DiaColloDB/DiaColloDB/Corpus/Compiled.pod
##========================================================================
## POD DOCUMENTATION, auto-generated by podextract.perl
##========================================================================
## NAME
=pod
=head1 NAME
DiaColloDB::Corpus::Compiled - collocation db, source corpus (pre-compiled)
=cut
##========================================================================
## SYNOPSIS
=pod
=head1 SYNOPSIS
##========================================================================
## PRELIMINARIES
use DiaColloDB::Corpus::Compiled;
##========================================================================
## Constructors etc.
$corpus = $CLASS_OR_OBJECT->new(%args);
##========================================================================
## Persistent API
@keys = $obj->headerKeys();
@files = $obj->diskFiles();
$bool = $obj->unlink(%opts);
##========================================================================
## Corpus API
##-- Corpus API: open/close
$bool = $corpus->open([$dbdir], %opts); ##-- compat;
$bool = $corpus->close();
##-- Corpus API: iteration
$nfiles = $corpus->size();
$bool = $corpus->iok();
$label = $corpus->ifile();
$doc_or_undef = $corpus->idocument();
##========================================================================
## Compiled API
$ccorpus = $CLASS_OR_OBJECT->create($src_corpus, %opts);
$ccorpus = $CLASS_OR_OBJECT->union(\@sources, %opts);
##========================================================================
## Convenience Methods
$bool = $corpus->opened();
$bool = $corpus->flush();
$corpus = $corpus->reopen(%opts);
$dirname = $corpus->datadir();
$bool = $corpus->truncate();
$filters = $ccorpus->filters();
=cut
##========================================================================
## DESCRIPTION
=pod
=head1 DESCRIPTION
DiaColloDB::Corpus::Compiled is an intermediate abstraction layer
for storing pre-filtered corpus data in a format suitable for fast I/O.

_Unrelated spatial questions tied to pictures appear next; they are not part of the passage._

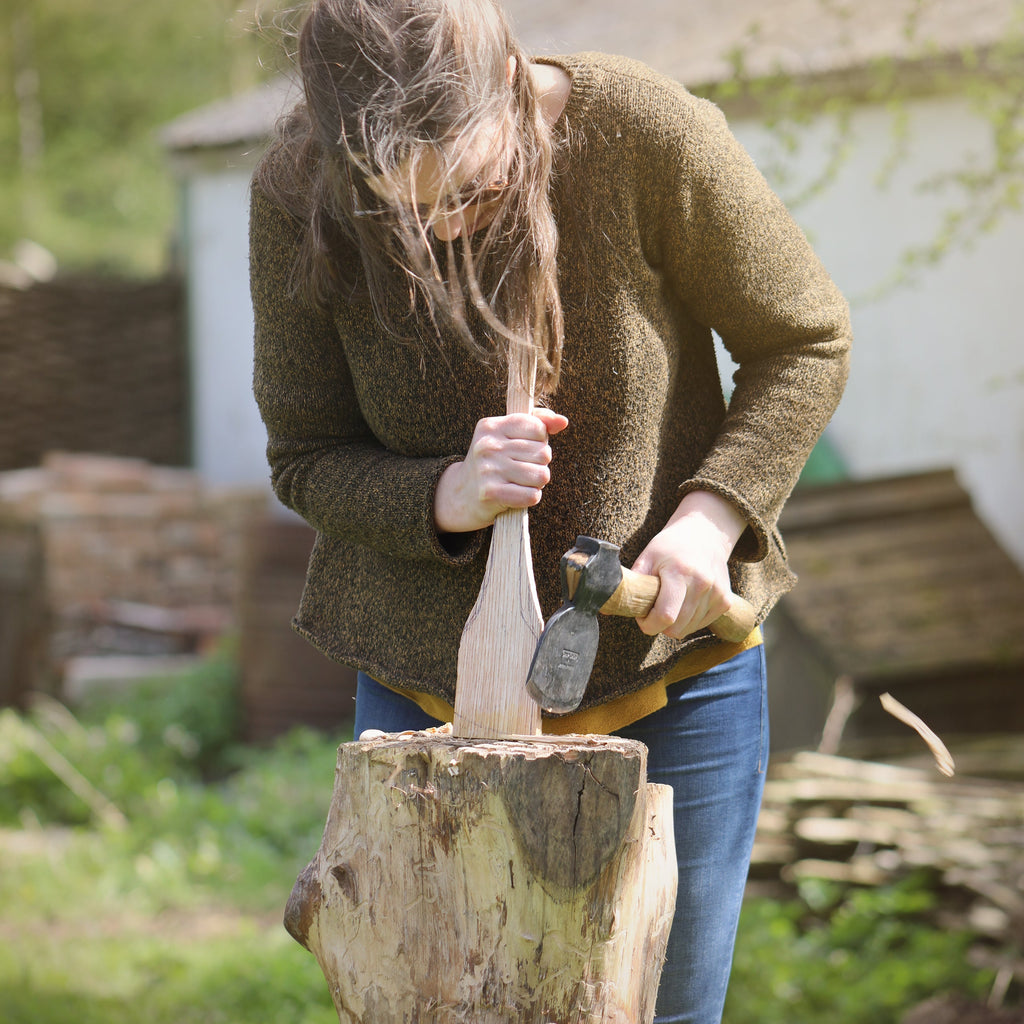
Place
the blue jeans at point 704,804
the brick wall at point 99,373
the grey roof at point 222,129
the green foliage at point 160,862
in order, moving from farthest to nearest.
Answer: the brick wall at point 99,373
the grey roof at point 222,129
the green foliage at point 160,862
the blue jeans at point 704,804

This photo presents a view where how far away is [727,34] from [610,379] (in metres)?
6.00

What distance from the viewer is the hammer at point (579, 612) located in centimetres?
128

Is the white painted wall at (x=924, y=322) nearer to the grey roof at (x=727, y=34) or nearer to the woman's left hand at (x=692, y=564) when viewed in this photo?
the grey roof at (x=727, y=34)

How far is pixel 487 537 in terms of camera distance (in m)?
1.47

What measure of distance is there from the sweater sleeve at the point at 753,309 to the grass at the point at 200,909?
2.44 metres

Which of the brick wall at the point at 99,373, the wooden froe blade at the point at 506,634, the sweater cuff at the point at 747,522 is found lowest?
the brick wall at the point at 99,373

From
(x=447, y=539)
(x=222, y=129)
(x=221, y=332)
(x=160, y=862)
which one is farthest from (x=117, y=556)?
(x=447, y=539)

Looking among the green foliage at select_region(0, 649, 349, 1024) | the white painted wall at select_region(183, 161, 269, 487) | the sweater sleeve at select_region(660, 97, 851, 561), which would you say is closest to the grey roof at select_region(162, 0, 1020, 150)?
the white painted wall at select_region(183, 161, 269, 487)

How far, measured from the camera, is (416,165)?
4.19ft

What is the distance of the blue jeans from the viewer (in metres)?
1.53

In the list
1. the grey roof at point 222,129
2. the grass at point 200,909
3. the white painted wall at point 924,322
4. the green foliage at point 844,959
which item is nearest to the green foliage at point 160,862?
the grass at point 200,909

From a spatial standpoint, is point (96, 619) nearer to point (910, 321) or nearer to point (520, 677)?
point (910, 321)

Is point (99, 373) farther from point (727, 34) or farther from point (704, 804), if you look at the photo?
point (704, 804)

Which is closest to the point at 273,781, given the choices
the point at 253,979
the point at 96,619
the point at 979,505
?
the point at 253,979
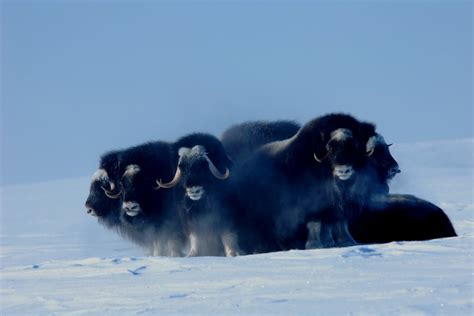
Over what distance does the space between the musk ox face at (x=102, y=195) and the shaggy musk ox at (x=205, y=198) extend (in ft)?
2.68

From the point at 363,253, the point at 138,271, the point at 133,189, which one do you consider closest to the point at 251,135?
the point at 133,189

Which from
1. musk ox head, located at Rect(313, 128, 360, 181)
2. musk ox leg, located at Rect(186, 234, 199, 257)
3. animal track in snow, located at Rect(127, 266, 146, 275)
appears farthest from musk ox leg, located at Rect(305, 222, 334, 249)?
Answer: animal track in snow, located at Rect(127, 266, 146, 275)

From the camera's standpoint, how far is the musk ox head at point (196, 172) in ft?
24.9

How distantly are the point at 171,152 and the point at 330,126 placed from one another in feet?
4.58

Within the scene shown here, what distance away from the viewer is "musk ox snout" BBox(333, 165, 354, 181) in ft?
24.5

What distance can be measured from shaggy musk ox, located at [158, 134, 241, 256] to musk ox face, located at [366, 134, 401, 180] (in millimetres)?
1208

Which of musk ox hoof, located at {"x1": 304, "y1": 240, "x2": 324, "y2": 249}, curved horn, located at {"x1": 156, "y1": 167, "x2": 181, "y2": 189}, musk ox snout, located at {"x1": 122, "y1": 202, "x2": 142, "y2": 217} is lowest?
musk ox hoof, located at {"x1": 304, "y1": 240, "x2": 324, "y2": 249}

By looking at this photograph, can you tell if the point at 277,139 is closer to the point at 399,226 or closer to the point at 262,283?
the point at 399,226

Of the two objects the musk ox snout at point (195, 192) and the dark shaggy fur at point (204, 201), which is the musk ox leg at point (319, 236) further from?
the musk ox snout at point (195, 192)

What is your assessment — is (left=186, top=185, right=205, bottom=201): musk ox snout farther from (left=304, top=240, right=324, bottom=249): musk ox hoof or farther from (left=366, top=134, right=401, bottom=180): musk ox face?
(left=366, top=134, right=401, bottom=180): musk ox face

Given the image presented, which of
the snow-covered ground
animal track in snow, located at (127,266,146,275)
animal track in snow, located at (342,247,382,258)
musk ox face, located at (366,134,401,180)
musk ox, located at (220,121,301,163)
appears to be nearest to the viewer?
the snow-covered ground

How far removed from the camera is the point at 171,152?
8078mm

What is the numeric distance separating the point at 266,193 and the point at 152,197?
100 centimetres

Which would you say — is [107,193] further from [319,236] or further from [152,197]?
[319,236]
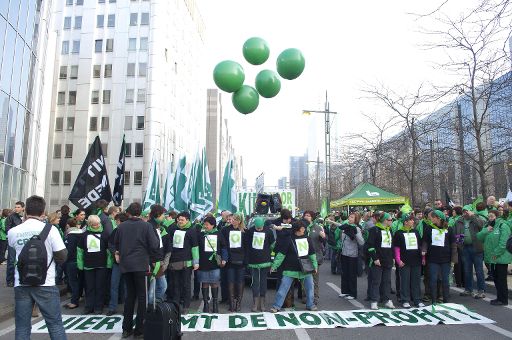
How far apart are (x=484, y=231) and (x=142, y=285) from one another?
7194mm

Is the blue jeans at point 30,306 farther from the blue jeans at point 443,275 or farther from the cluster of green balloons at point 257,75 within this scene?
the cluster of green balloons at point 257,75

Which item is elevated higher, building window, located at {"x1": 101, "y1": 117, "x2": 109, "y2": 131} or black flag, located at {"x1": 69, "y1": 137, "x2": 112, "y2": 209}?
building window, located at {"x1": 101, "y1": 117, "x2": 109, "y2": 131}

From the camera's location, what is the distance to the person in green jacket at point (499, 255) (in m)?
8.54

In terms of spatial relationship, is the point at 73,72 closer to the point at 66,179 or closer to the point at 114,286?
the point at 66,179

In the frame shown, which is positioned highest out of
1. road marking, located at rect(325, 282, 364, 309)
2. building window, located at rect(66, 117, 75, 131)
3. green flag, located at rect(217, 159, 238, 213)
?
building window, located at rect(66, 117, 75, 131)

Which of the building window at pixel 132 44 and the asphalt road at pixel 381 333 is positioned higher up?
the building window at pixel 132 44

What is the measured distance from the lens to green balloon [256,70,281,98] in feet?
38.9

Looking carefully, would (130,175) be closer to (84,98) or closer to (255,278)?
(84,98)

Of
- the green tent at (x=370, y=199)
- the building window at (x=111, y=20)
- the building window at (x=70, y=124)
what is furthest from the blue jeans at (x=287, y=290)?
the building window at (x=111, y=20)

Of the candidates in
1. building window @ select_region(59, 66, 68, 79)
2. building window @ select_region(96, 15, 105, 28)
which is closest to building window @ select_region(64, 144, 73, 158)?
building window @ select_region(59, 66, 68, 79)

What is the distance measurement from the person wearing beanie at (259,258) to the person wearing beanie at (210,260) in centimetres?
53

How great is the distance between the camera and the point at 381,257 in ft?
29.4

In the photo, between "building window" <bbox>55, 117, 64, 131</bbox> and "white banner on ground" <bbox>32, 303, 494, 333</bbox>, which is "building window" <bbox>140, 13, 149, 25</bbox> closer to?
"building window" <bbox>55, 117, 64, 131</bbox>

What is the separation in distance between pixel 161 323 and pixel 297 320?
3.03 meters
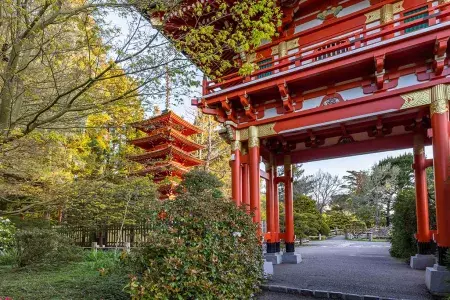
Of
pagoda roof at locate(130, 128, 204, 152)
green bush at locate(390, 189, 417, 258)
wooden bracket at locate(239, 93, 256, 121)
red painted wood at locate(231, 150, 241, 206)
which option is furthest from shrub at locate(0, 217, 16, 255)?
green bush at locate(390, 189, 417, 258)

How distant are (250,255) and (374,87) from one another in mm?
4152

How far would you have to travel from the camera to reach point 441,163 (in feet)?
17.3

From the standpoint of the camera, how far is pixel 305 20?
25.5 ft

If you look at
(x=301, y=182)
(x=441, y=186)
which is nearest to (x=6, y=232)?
(x=441, y=186)

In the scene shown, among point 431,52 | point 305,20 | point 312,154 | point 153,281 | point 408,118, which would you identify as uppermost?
point 305,20

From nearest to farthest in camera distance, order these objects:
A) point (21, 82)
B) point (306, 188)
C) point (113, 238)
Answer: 1. point (21, 82)
2. point (113, 238)
3. point (306, 188)

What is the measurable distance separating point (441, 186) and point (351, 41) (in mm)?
3042

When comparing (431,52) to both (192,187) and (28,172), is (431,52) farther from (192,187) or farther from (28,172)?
(28,172)

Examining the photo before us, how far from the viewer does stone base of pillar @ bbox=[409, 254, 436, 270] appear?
736 cm

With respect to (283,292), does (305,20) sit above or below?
above

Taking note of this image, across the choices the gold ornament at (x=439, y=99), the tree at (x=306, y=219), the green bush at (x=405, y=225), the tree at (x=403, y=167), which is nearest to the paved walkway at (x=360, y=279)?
the green bush at (x=405, y=225)

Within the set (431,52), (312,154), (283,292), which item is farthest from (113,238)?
(431,52)

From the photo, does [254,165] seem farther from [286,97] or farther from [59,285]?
[59,285]

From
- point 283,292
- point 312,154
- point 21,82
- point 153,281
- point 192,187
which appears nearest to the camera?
point 153,281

It should not be necessaray for end users to use this class directly,
since the L<DiaColloDB::create()|DiaColloDB::compile/create> method should
implicitly create a (temporary) C<DiaColloDB::Corpus::Compiled> object
whenever required.
=cut
##----------------------------------------------------------------
## DESCRIPTION: DiaColloDB::Corpus::Compiled: Globals & Constants
=pod
=head2 Globals & Constants
=over 4
=item Variable: @ISA
C<DiaColloDB::Corpus::Compiled>
inherited from L<DiaColloDB::Corpus|DiaColloDB::Corpus>
and supports all L<DiaColloDB::Corpus|DiaColloDB::Corpus> methods.
=back
=cut
##----------------------------------------------------------------
## DESCRIPTION: DiaColloDB::Corpus::Compiled: Constructors etc.
=pod
=head2 Constructors etc.
=over 4
=item new
$corpus = $CLASS_OR_OBJECT->new(%args);
%args, object structure:
(
##-- NEW in DiaColloDB::Corpus::Compiled
dbdir => $dbdir, ##-- data directory for compiled corpus
flags => $flags, ##-- open mode flags (fcntl flags or perl-style; default='r')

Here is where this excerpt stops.